Sunday 9 February 2014

The First One...


This is my first blog, so please go easy on me. I find it’s easy to clarify my thoughts in a mind but once I start typing to get them down they become ^£*%&>$&)*%”! I’d like to share my family life with you, if you can bear it. The title gives you a clue – it’s a madhouse, indeed, but we’re no different from any other family in our day-to-day life.

I’m focusing on pre-pubescence quite a bit at the moment. It’s a gentler forerunner of Puberty – the land of grunts and crabbiness. My older daughter (Daughter 1) is rapidly approaching puberty. She turned 10 in December and virtually overnight Mother Nature handed her a wallop to the back of her head for a birthday present. She leant over head bed and said “It won’t be long, girl, so Go Forth and be Crabby”. And since then there’s been an onslaught of daggered stares at her little sister (Daughter 2, currently aged 8 minus three days) as if she was a permanent eyesore and she should apologise for her very existence, outbursts of “It’s not fair!” – I particularly like that one; it’s usually aimed at me and reminds me of my youth – and “I hate you” (although that’s the big gun so it’s only come out once SO FAR). I’m as yet waiting for “No, you do it that way” and “I’m going out”, which will no doubt make an appearance in a year or two. “You’re so embarrassing” was got out of the way several years ago, incidentally, but that’s hardly surprising.

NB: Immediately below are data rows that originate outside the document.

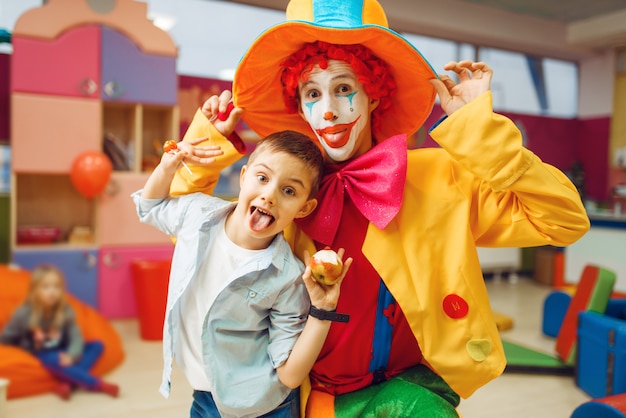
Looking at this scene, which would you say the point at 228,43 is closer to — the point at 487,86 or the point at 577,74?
the point at 487,86

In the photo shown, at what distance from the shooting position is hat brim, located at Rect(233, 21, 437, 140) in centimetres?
112

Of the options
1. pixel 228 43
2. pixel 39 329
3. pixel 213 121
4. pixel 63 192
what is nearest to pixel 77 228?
pixel 63 192

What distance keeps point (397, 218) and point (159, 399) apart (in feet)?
5.94

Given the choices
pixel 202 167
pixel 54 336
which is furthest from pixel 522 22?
pixel 202 167

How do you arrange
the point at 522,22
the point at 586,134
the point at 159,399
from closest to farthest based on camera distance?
1. the point at 159,399
2. the point at 522,22
3. the point at 586,134

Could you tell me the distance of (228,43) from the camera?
176 inches

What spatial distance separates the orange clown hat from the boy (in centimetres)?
22

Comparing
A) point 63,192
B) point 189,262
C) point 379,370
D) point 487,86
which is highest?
point 487,86

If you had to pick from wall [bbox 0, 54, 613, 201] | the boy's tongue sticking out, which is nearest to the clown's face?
the boy's tongue sticking out

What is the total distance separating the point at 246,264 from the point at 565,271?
15.8ft

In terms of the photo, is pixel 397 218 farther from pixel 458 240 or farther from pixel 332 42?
pixel 332 42

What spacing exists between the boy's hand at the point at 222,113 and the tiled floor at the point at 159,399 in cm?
153

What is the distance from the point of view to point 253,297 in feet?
3.42

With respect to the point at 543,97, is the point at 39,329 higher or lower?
lower
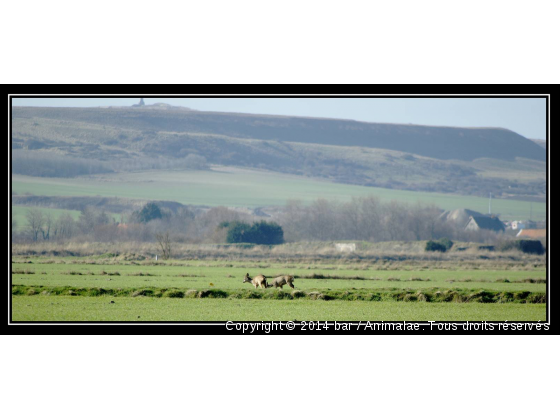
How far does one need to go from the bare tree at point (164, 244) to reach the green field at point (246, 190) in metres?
8.60

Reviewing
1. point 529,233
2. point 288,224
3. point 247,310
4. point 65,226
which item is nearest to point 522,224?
point 529,233

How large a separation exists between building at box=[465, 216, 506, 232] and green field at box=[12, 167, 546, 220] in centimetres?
163

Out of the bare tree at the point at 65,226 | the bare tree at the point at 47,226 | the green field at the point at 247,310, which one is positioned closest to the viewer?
the green field at the point at 247,310

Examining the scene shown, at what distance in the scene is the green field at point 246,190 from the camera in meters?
61.9

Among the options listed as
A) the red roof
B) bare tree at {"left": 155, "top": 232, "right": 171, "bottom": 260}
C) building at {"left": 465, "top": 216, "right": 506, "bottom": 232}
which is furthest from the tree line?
the red roof

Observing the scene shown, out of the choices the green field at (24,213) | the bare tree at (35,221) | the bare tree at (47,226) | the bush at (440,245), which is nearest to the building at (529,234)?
the bush at (440,245)

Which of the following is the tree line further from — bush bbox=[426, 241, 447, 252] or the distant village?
bush bbox=[426, 241, 447, 252]

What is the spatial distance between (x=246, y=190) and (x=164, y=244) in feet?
62.6

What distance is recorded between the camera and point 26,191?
45.6m

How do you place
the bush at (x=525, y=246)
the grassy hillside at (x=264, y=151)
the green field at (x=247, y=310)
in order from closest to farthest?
the green field at (x=247, y=310), the grassy hillside at (x=264, y=151), the bush at (x=525, y=246)

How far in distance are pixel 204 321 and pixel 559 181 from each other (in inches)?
342

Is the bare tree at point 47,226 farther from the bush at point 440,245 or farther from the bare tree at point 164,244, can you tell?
the bush at point 440,245

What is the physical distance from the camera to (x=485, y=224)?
69.3 metres
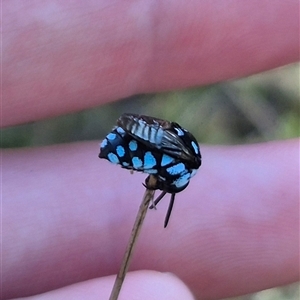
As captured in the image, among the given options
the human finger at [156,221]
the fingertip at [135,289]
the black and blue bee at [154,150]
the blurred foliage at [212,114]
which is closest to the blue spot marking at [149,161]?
the black and blue bee at [154,150]

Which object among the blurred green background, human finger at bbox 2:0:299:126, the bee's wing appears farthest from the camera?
the blurred green background

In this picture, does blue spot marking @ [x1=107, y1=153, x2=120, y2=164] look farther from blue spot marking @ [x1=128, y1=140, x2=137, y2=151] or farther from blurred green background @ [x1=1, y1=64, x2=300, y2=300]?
blurred green background @ [x1=1, y1=64, x2=300, y2=300]

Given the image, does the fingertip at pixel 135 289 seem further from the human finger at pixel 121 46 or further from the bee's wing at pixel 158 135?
the human finger at pixel 121 46

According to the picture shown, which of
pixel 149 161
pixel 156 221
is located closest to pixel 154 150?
pixel 149 161

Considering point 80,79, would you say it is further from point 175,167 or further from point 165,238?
point 175,167

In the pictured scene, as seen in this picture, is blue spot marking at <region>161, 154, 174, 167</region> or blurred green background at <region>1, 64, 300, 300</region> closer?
blue spot marking at <region>161, 154, 174, 167</region>

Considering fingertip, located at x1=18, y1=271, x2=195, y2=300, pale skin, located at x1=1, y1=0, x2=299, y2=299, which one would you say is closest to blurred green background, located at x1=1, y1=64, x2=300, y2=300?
pale skin, located at x1=1, y1=0, x2=299, y2=299
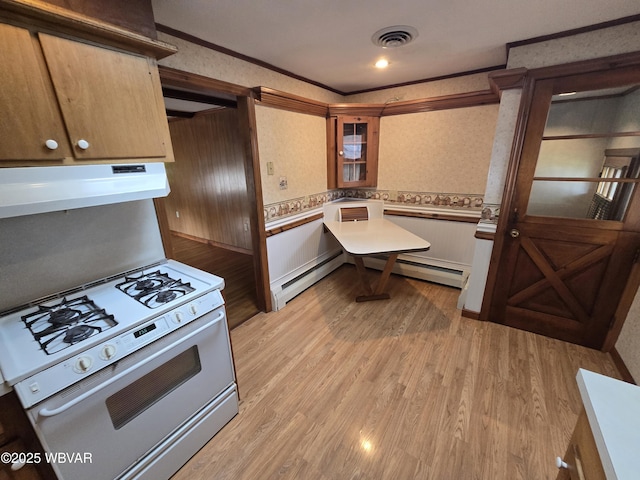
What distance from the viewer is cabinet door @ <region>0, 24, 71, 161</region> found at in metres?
0.93

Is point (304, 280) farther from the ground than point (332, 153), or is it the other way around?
point (332, 153)

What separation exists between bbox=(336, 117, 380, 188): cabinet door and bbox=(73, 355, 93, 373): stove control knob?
109 inches

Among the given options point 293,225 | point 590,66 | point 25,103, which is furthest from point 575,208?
point 25,103

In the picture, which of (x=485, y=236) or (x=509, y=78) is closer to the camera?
(x=509, y=78)

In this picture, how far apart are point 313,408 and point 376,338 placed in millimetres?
830

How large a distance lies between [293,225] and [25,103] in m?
2.01

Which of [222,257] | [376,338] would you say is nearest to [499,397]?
[376,338]

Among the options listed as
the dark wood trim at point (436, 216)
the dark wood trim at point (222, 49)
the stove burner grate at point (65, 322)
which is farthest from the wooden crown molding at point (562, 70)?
the stove burner grate at point (65, 322)

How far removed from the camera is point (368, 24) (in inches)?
63.1

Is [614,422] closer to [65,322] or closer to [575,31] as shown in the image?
[65,322]

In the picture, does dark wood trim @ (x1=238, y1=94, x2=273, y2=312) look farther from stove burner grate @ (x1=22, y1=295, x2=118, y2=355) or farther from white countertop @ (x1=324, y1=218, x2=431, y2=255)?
stove burner grate @ (x1=22, y1=295, x2=118, y2=355)

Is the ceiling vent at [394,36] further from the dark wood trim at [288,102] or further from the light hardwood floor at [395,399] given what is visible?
the light hardwood floor at [395,399]

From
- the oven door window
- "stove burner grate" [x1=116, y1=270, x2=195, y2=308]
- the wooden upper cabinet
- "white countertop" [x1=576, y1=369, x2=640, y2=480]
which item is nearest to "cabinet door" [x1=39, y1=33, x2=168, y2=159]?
the wooden upper cabinet

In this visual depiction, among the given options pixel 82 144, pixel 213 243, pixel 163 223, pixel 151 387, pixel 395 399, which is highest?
pixel 82 144
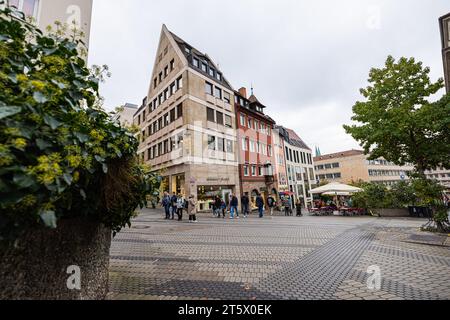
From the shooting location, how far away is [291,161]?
143 ft

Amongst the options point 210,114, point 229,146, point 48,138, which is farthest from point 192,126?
point 48,138

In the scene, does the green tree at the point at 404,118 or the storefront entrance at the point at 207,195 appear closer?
the green tree at the point at 404,118

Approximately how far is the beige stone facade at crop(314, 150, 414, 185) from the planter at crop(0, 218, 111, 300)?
69665 millimetres

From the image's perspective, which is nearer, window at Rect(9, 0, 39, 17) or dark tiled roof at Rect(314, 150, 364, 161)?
window at Rect(9, 0, 39, 17)

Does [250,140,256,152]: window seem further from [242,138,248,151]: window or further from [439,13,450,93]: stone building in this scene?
[439,13,450,93]: stone building

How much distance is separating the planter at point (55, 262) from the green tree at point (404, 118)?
477 inches

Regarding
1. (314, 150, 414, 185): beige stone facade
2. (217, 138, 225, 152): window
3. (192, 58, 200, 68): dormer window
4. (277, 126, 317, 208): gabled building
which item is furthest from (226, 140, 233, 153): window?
(314, 150, 414, 185): beige stone facade

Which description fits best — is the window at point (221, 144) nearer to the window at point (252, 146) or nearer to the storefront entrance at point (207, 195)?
the storefront entrance at point (207, 195)

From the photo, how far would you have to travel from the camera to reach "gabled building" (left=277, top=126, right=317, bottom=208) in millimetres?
42266

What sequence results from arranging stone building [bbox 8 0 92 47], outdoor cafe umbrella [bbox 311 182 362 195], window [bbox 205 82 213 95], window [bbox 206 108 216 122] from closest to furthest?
stone building [bbox 8 0 92 47], outdoor cafe umbrella [bbox 311 182 362 195], window [bbox 206 108 216 122], window [bbox 205 82 213 95]

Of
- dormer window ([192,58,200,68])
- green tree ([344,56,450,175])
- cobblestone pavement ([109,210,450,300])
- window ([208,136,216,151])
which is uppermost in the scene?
dormer window ([192,58,200,68])

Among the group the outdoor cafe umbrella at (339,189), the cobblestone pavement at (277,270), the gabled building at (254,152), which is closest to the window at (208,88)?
the gabled building at (254,152)

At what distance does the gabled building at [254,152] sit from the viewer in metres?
27.4
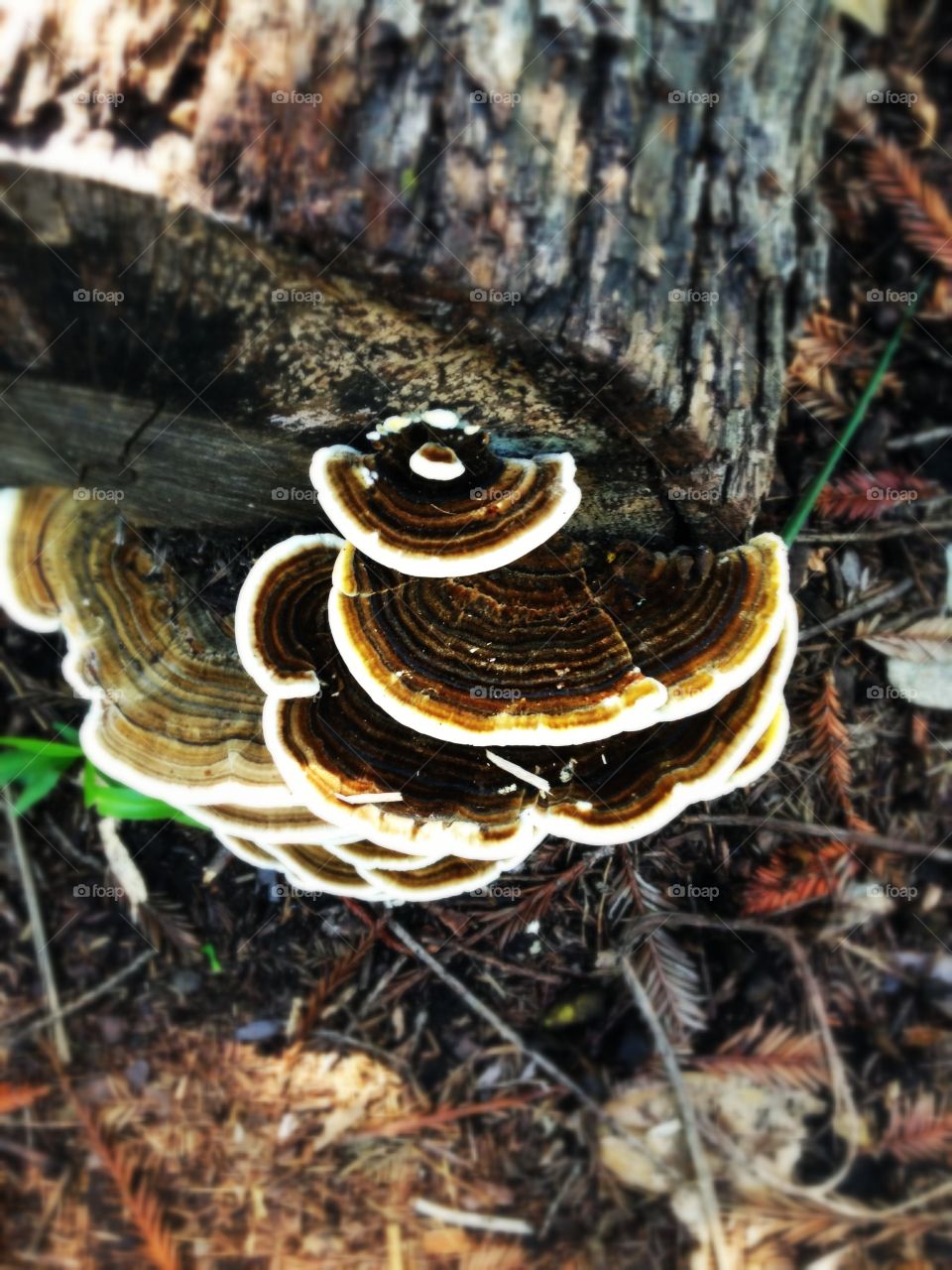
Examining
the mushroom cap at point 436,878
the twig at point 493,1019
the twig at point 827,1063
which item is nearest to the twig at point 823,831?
the twig at point 827,1063

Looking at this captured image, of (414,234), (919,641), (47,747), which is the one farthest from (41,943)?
(919,641)

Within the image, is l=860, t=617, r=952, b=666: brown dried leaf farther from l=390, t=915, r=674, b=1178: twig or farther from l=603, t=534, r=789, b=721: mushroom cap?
l=390, t=915, r=674, b=1178: twig

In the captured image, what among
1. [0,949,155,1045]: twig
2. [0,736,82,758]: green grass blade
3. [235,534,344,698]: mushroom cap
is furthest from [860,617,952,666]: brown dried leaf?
[0,949,155,1045]: twig

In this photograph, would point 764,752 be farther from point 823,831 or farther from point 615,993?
point 615,993

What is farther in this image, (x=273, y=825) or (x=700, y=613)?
(x=273, y=825)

Daughter 1’s also started developing small crushes on public figures. The other night we were watching “Splash” (yes, I know, I do apologise. It won’t happen again…) and she says to me:

“Does Tom Daley have a girlfriend?”

Me: “Err, no – he’s gay, actually.”

Daughter 2: “Who with?”

Me: “Err, I’m not sure.”

Daughter 1: “Oh.”

Daughter 1 is disappointed. I don’t know what her expectations are, but her shoulders and head go down, but only to disappear back into a game on her iPad, from which she probably won’t appear until she’s 18, when she’ll suddenly pop her headphones off her head and say, “That’s it now, I’m ready. I’m an adult now. Have I missed anything?”

That’s another feature of pre-pubescence that I’m noticing: the withdrawal from family life; a sloping off, a creeping out. 98% of the time it’s to dive into the iPad. I can’t say I blame her. The Harry Potter DVDs have all been watched a million times now so that excitement’s worn off, and school must be constant noise, 9 to 3pm. When you’re young you just put up with the constant racket at school, but when I go in there from time to time I feel like clamping my hands to my ears and shouting “Make it stop!” I don’t know how our wonderful teachers cope. Perhaps they go off to the loos for a few minutes and stick their heads in their iPads for sanity too.

All I can say is, technology can be blamed for a lot of things, but it does provide a bit of a Time Out.